All the colors, textures, and patterns in Love Shack IV work in harmony. In the lounge area, the painted walls in Behr’s ‘Wine Not’ combined with Tempaper Elements Collection SILHOUETTE Peacock Blue and Gold wallpaper are a match made in heaven. They also tie in the antiqued copper switch plates and socket covers beautifully.
Wallpaper and Copper Ceiling Tiles
The 1960s were all about bold, beautiful, and making a statement. iSPY Home Design captured this vibe well. They paired the stunning wallpaper with copper ceiling tiles from American Tin. Everything in this area is repurposed except for the rolling cart, which was purchased new from Target.
The rolling cart might be new, but it looks like it rolled straight out of the 1960s. It has been used as a display table for knick-knacks and doubles as a bar cart.
You can’t forget that the RV’s primary purpose is a work-from-home space. Catherine put a great deal of time and effort into this goal, sourcing a mid-century retro desk, vibrant leather swivel chair, and authentic Banker’s lamp. She also purchased bamboo blinds from Etsy for extra privacy.
The gorgeous dark teal velvet curtain might look like it’s nothing more than a display piece, but it serves two functions: It separates the driving area from the main living space and can also be used to enclose the bathroom, which was previously open to the rest of the RV.
Naturally Retro Bathroom
Before: You could definitely tell that this RV was built in the 1960s, going by the bathroom design and materials. While it’s naturally retro, it wasn’t retro enough for Catherine, who convinced Kristen and Phil that they couldn’t overlook this space.
They opted against entirely renovating the bathroom. But a couple of coats of Behr’s ‘Little Sun Dress’ paint, a new mirror, and Oakland artwork really brought the room back to life.

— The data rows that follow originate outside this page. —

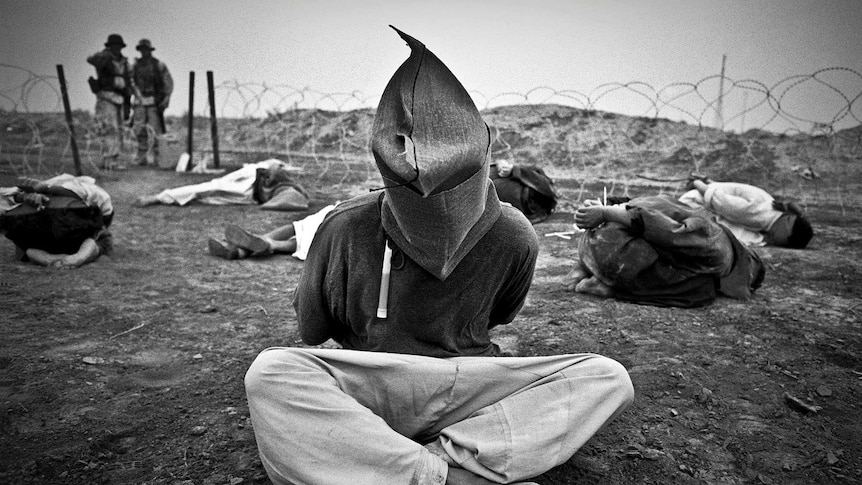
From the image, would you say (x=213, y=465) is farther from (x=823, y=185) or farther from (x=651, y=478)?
(x=823, y=185)

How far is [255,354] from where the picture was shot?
3.23 metres

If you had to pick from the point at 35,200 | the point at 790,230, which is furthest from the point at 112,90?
the point at 790,230

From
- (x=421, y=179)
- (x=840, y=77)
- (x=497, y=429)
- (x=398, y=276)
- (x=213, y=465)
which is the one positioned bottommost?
(x=213, y=465)

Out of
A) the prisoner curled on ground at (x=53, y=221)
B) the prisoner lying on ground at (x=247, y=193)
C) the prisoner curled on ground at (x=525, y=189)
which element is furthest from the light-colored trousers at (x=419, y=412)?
the prisoner lying on ground at (x=247, y=193)

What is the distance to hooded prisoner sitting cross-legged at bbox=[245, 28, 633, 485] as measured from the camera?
5.73ft

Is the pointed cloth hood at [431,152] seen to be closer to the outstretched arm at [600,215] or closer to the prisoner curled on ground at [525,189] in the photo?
the outstretched arm at [600,215]

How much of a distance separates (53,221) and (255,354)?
8.11 feet

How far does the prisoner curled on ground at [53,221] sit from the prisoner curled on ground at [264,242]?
909 millimetres

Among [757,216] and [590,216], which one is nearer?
[590,216]

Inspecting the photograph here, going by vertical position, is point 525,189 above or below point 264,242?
above

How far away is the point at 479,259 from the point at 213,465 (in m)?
1.16

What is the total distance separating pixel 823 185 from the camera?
10227mm

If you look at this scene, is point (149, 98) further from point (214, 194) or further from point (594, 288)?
point (594, 288)

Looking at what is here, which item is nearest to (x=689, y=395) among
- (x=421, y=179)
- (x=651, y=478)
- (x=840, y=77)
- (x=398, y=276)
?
(x=651, y=478)
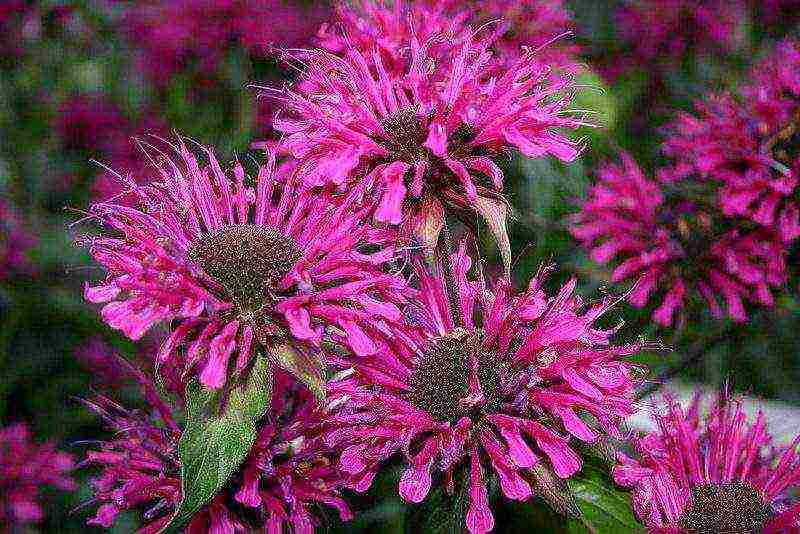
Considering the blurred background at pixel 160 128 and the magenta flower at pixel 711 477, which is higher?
the magenta flower at pixel 711 477

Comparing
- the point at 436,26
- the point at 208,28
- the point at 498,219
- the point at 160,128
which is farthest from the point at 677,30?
the point at 498,219

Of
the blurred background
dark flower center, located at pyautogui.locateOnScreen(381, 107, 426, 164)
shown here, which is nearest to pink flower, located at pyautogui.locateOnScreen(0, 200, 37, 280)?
the blurred background

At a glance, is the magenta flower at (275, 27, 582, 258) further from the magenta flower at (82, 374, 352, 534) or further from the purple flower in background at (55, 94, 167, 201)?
the purple flower in background at (55, 94, 167, 201)

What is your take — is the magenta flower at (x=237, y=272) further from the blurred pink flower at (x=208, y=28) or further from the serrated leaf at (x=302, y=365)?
the blurred pink flower at (x=208, y=28)

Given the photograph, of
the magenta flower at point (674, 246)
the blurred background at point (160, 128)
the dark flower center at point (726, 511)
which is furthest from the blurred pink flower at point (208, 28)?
the dark flower center at point (726, 511)

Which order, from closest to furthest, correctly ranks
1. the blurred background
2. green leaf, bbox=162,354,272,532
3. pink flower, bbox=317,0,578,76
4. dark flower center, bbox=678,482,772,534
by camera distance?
green leaf, bbox=162,354,272,532 → dark flower center, bbox=678,482,772,534 → pink flower, bbox=317,0,578,76 → the blurred background

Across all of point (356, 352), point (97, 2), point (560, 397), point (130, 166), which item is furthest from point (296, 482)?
point (97, 2)
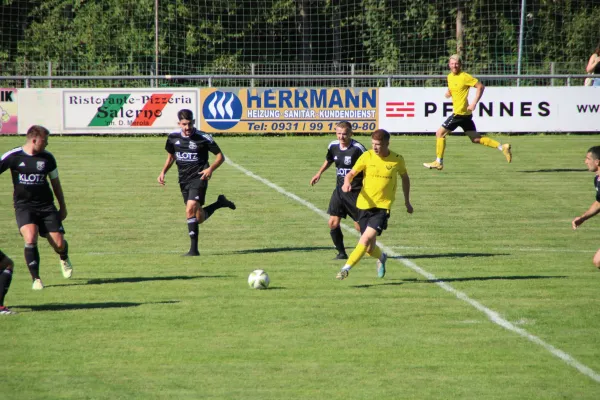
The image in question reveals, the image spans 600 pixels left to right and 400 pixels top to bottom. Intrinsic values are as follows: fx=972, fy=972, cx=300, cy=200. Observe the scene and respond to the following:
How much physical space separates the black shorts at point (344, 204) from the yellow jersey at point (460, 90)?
28.4 feet

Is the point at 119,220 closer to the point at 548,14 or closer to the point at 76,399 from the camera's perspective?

The previously yellowed sink in the bathroom wasn’t overlooked either. Catherine recovered it with Rustoleum’s tub and tile epoxy paint. It now looks brand new! She also replaced all the knobs and pulls on the cabinetry. The cabinetry is nearly unrecognizable from its previous drab brown color.
Before: The bedroom area of Love Shack IV had good bones, but it was tired and drab. The brown wood stood out for all the wrong reasons, and the walls were dull and lifeless.
Catherine managed to achieve miracles in the bedroom area of the Love Shack IV. It was painted in a two-tone teal color scheme to give it the zest it was missing. Behr’s ‘Undine’ was painted on the walls, while the built-in components were freshened up with Behr’s ‘Tidewater.’ The space was made to feel much larger with the addition of soft white cotton curtains, yellow bedding to complement the newly painted bathroom, and more texture with a shag throw pillow and purple nightstand lamps from IKEA that almost have a lava lamp feel.